Pi hole is running in a proxmox container hard wired to the primary deco. The deco is able to detect the names of the services (eg. syncthing).
What I have changed since installing Pi-hole:
I've tried setting up conditional forwarding local net: 192.168.68.0/24, router: 192.168.68.1, local domain name is left blank
Are you using DHCP to manage the IP addressing tasks on your LAN? The DHCP server is typically going to be the one that knows what hostname maps to what IP address. In our Conditional Forwarding guides we point to the service that knows the mappings which is often the router that is also acting as the DHCP server. The caveat is that the DHCP server must also expose it's hostname <> IP mappings through a DNS service.
I use Deco's for mesh on my LAN but only in Access Point mode, I have dedicated hardware to act as the router and the DHCP server on my network.
I'm not entirely sure what you mean by "Are you using DHCP to manage the IP addressing tasks on your LAN?". The deco is saying it has a DHCP server while in router mode. That said, I was reading this support forum and it seems like it does not actually support having a local DNS setup. I know I can use the pihole as the DHCP server, but I assume I can't also use it as the router, is that correct?
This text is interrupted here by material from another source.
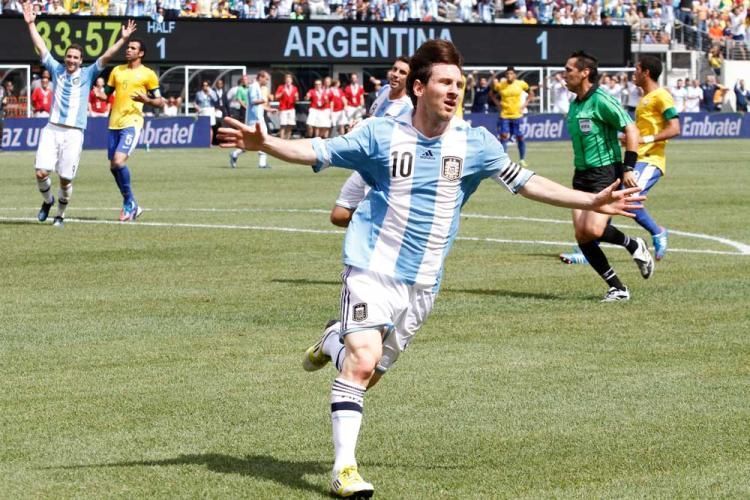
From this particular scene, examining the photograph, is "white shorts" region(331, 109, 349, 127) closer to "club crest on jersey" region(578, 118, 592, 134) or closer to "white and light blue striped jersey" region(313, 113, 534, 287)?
"club crest on jersey" region(578, 118, 592, 134)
Usually the router in a home consumer level piece of kit will act as the DHCP server. I use my Deco in AP mode and it does have a "smart" DHCP service that tries to offer IP addresses when the main DHCP server is unreachable but I disabled that because it was very unreliable.
A quick way to check if the Deco will work while in router mode is to try a dig at the router's IP address and see if there is any response. If there is no response then there is no way to access the routers hostname <> IP information. A timeout error would tell you there is no DNS server exposed at all and a NXDOMAIN response would tell you there is an exposed server but that it will not tell you the information you are looking for.
Pi-hole will function as the DHCP server and many people have it set up in that way when they have a router that will not work for local hostname resolution or their router is not very configurable. You would need to be able to disable the DHCP server on the router for that kind of setup since you only want one DHCP server on any network segment. (There are exceptions to that rule but that gets in to more complex network models.)
You are correct that Pi-hole will not work as the router since it only sees DNS (and in some cases DHCP) information and can not route packets out to the WAN.
Well, NXDOMAIN means at least there is a response and a DNS server listening which might not be as bad as you think. I was expecting no response at all.
If you don't mind, can you share what domain you queried and what you were expecting?
A debug log might be helpful to just kind of see how things are. I'm open to playing around a bit and seeing what we can find out if you're interested in seeing what might be possible.
Oh. That's not an actual dig command for anything of value. You need to look up a domain with dig, dig <hostname> @<DNS_server_IP> ex dig google.com @192.168.68.1. If you leave off the IP address of the DNS server then the default DNS server is used.
What you did was ask 10.100.10.10 for the IP address of 192.168.68.1, which doesn't exist because it's not a hostname, it's an IP address.
A better test would be to dig syncthing @192.168.68.1 or any other hostname from your LAN setup.